When President Trump declared in his inaugural address, "The forgotten men and women of our country will be forgotten no longer," it was not a promise to just one segment of society, but to all Americans. It is a pledge rooted in the belief that all workers have dignity and all work does as well.
From the Beltway to the Bluegrass, from miners who help keep our lights on to coders developing the next time-saving app, I believe all workers deserve the same respect. When the economy grows for everyone, opportunities increase for all to succeed.
Take for instance the encouraging story of Jennifer Higgs. In 2018, she faced an uphill battle to obtain employment due to a criminal record and insufficient training and education. When Jennifer's mother wrote to the White House on her behalf asking for help, Jennifer was quickly referred to the Department of Labor to help find a job.
The staff at the Employment and Training Administration immediately sprang into action to help Jennifer, working closely with the North Carolina Departments of Labor and Commerce and her local American Job Centers to find job placement.
Jennifer was provided with scholarship options, and enrolled in a nine-month HVAC program at Montgomery Community College. Two weeks before graduation, Jennifer was hired by a local HVAC company where she now works as a technician.
Stories like Jennifer's highlight the character of the American workforce. Perhaps most importantly, when the forgotten men and women of our country need a second chance, our communities rally together to offer an opportunity.

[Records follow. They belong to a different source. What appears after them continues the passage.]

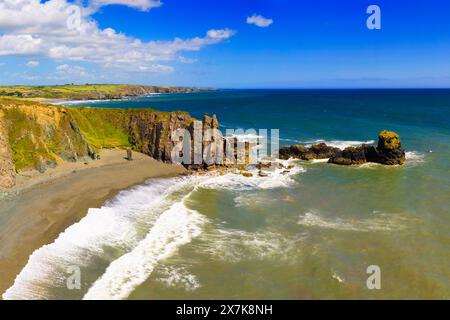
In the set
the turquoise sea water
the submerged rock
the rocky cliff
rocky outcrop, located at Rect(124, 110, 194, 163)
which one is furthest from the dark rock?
rocky outcrop, located at Rect(124, 110, 194, 163)

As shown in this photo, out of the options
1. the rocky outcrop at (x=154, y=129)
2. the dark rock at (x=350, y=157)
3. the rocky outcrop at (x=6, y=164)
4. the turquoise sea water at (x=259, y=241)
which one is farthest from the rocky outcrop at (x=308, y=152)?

The Department of Labor is doing its part to expand opportunities for those like Jennifer, as well as the countless others looking for a job.
One key department initiative is to expand apprenticeships so that employers can train workers with the skills needed for success. The Department of Labor has also committed more than $280 million to equip workers with the skills needed for the next generation economy, and provide affordable paths to good jobs.
After the completion of an apprenticeship the average starting wage is $70,000 and 94 percent of apprentices will retain employment. Programs like these provide immense benefit to job-seekers and a more skilled workforce for employers. Apprenticeship opportunities are easy to find at apprenticeship.gov.
The Department of Labor is equally committed to assisting those transitioning out of the justice system and providing a pathway to work to improve public safety. This year, the Employment and Training Administration awarded $85.9 million in Reentry Project grants to 45 non-profits working to improve employment outcomes for adults and juveniles in the criminal justice system.
We also recognize the importance of supporting workers affected by the opioid crisis. The department awarded more than $30 million to states to help people affected by opioid addiction rejoin the workforce. In March 2018, ETA awarded $22 million to use fidelity bonds to combat the workforce-related challenges caused by widespread abuse of opioids.
Successfully helping people find a job could only happen because of the strong economy created by this administration's focus on removing barriers to opportunity for all Americans.
Since January 2017, 5.7 million jobs have been added to the economy. The unemployment rate has remained at or below 4 percent for 17 months in a row. And in a remarkable achievement, there are now more job openings in the United States than there are job seekers, a testament to the success of the Trump administration's policies.
There has never been a better time to find a job than now, and the Department of Labor is committed to lifting up all Americans, especially the forgotten men and women of America.
John P. Pallasch is the Assistant Secretary of Labor for the Employment and Training Administration at the U.S. Department of Labor.